» What the exercise asks
Please copy every line of the data in which the string "States" appears.

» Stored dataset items
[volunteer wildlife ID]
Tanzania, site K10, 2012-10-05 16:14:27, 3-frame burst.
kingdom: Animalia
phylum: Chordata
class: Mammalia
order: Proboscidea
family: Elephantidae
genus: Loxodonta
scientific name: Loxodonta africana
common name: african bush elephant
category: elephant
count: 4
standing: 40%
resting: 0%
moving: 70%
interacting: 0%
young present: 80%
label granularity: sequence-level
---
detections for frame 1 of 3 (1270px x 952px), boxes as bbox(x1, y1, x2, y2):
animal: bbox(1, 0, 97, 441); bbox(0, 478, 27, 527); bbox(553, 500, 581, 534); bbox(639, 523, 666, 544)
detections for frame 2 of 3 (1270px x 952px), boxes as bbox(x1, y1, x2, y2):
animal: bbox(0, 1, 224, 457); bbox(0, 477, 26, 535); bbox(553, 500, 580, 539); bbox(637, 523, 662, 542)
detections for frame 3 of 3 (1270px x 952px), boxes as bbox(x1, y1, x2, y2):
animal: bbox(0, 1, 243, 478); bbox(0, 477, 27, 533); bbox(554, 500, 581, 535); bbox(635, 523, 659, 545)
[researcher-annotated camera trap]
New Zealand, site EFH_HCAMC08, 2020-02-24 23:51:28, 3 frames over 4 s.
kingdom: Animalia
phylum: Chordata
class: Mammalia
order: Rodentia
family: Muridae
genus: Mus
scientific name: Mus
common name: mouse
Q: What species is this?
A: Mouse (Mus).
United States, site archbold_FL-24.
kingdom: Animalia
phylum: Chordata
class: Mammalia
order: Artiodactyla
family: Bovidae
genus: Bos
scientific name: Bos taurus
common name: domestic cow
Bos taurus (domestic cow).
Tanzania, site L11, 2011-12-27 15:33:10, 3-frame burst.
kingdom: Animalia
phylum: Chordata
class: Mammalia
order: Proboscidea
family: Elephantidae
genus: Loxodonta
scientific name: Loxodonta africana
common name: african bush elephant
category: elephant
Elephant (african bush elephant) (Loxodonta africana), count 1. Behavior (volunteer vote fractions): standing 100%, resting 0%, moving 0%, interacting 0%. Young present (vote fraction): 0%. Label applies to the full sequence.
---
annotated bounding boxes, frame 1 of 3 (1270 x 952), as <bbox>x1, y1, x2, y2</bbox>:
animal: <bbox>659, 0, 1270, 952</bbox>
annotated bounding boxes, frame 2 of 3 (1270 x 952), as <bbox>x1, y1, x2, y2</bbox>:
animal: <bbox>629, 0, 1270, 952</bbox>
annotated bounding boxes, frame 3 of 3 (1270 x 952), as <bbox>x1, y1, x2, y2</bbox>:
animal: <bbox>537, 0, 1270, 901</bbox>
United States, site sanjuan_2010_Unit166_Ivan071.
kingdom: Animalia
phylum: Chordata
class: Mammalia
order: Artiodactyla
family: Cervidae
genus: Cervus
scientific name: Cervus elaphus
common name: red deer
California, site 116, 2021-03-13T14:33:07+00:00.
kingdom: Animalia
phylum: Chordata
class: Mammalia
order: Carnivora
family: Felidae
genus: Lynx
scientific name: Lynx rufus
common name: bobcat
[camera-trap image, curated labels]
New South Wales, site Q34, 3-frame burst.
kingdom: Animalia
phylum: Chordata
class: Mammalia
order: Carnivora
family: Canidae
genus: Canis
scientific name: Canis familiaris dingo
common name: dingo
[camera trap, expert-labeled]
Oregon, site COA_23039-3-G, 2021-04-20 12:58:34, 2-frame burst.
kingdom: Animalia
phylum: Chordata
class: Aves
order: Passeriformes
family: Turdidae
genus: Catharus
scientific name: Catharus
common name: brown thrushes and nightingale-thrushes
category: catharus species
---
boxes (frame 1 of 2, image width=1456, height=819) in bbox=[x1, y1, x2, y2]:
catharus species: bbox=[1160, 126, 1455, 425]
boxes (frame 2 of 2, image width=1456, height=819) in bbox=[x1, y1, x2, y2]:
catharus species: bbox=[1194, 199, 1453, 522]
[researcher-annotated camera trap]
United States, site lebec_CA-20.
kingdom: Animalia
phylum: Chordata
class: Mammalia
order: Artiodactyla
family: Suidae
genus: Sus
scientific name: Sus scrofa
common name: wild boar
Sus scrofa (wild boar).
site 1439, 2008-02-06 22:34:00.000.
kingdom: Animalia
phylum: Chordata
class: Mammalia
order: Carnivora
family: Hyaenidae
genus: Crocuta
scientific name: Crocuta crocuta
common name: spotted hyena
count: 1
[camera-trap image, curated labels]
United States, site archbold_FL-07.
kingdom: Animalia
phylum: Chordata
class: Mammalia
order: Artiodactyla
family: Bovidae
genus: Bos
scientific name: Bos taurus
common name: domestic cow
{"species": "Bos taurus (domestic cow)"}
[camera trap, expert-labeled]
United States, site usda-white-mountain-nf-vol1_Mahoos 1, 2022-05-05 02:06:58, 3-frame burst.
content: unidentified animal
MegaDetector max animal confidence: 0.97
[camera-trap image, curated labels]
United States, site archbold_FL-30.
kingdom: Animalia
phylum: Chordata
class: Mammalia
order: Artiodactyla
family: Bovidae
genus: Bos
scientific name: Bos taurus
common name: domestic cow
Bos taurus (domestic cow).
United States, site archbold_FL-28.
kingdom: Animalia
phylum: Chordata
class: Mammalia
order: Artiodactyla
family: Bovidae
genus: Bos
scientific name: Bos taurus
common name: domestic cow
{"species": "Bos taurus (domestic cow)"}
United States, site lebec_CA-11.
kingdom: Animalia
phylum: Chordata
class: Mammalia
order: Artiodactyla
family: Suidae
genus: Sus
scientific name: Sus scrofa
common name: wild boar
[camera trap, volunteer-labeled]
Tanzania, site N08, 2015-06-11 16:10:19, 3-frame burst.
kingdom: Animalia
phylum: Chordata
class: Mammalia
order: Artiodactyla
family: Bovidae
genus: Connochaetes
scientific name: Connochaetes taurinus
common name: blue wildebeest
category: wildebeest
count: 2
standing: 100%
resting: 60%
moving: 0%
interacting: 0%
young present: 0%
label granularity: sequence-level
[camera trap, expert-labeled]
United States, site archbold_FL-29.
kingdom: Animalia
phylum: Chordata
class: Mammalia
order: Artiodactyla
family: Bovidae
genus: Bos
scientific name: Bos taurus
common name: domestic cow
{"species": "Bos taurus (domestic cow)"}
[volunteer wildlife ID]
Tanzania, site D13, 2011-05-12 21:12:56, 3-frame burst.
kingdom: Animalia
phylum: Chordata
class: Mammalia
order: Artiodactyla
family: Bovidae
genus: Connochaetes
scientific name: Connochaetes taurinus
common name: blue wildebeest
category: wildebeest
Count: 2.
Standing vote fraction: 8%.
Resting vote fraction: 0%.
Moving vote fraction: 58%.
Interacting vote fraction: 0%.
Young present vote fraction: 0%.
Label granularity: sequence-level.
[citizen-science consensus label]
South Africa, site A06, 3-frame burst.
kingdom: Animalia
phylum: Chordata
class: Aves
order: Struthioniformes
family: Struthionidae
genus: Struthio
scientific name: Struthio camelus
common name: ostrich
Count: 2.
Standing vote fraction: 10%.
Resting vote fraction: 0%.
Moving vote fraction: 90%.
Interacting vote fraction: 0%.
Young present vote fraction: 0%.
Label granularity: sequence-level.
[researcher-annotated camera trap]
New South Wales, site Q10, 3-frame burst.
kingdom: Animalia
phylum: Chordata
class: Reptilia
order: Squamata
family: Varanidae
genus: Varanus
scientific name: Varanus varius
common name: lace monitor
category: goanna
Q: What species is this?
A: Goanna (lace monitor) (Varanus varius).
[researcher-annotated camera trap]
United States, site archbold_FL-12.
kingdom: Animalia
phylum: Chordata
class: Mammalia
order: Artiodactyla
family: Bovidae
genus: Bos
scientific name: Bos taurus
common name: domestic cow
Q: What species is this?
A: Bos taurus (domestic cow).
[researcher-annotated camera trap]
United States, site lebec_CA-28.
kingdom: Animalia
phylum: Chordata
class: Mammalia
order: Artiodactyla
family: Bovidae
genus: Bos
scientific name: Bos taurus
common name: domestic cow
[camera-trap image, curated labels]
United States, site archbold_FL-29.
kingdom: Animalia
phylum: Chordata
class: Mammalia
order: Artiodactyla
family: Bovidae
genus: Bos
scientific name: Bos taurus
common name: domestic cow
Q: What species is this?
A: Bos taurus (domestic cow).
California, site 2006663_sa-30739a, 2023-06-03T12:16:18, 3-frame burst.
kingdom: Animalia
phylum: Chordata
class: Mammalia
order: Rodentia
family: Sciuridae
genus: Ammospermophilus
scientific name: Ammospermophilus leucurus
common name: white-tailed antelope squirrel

» Expected answer
United States, site archbold_FL-24.
United States, site sanjuan_2010_Unit166_Ivan071.
United States, site lebec_CA-20.
United States, site archbold_FL-07.
United States, site usda-white-mountain-nf-vol1_Mahoos 1, 2022-05-05 02:06:58, 3-frame burst.
United States, site archbold_FL-30.
United States, site archbold_FL-28.
United States, site lebec_CA-11.
United States, site archbold_FL-29.
United States, site archbold_FL-12.
United States, site lebec_CA-28.
United States, site archbold_FL-29.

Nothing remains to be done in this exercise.